Once you go past mile marker 10 it gets even steeper for a little while before it seems to flatten a little.  No flats on this course... but I guess it's just not as steep so it looks flat.  I hit the last aid station maintaining my rhythm. It was mile 11.7 according to my garmin and the person there told me the finish was less than 2 miles away.  I still calculated 2 miles since I knew the course was closer to 14 miles than it was to 13. The path seemed to get flat and even go downhill so I just kept jogging as much as I could (I was not gonna walk the easy parts even if that had been my strategy).  I finally saw the finish line and even though it was uphill it was hard to walk so I just kept running.  I finished in 2h47m which is 15 minutes faster than last year.  That made me happy.  

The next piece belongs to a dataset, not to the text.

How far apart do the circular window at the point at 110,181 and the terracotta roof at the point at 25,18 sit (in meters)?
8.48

I caught a ride back to town and felt like my bonking was out of control.  I felt like I was going to pass out and somehow managed to get up and buy a smoothie and eat some chips. Chuck and Jeremy eventually went to race their mountain bike event and I sat at the bar of the Red Lion to feast on a delicious burger and a couple bloody mary's.  Again later that night I crashed early as the boys stayed out.  

The next morning we had to do it all over again.  The alarm clock at 6am, breakfast and get ready to race.  Our 10K started at 8am and Lindsay and I met up with Sam.  Lindsay was the only one of us three who had done that course before and she was ready to beat last year's time of 1h52m.  So I made that my goal.  Lindsay is a really strong downhill runner and holds her ground darn good on flats.  She struggles uphill, but then again, who doesn't?  I've made a point of training on hills to become better but I'm still not that great... regardless, Lindsay and I make a great team because I make her push it on the ups, she makes me chase her down on the downs... we like to chat on the flats.  Sam joined to make the perfect trio! Sam had just run a 50-miler the weekend before so she was there for the fun of it.  We started off uphill and started walking 1/2 mile in, jogged a small flat and hiked the first big climb.  We were at the back of the pack but shortly started passing people once we started going downhill.  

The course was incredibly challenging, but fun.  There were lots of ups and downs and some dirt roads and lots of single track.  Heck! At one point we found ourselves going straight up a ski run and at another point we went straight down a different run.  It was fun... and once we hit the top of the last climb, Lindsay took off... It was actually funny how I could tell she was ready to be DONE.  Sam and I lost sight of her fairly fast and we didn't see her again until after crossing the finish line (and we were probably still like a mile or more away from the finish).  Sam and I finished in 1:39 and later learned that Linsday only finished 15 seconds in front of us.  Sam and I turned it on towards the end to catch this slowpoke blocking our sight of the finish line. ;)  Lindsay was the last finisher before Sam and I... too funny we didn't see her at all the last 10mins of the run.  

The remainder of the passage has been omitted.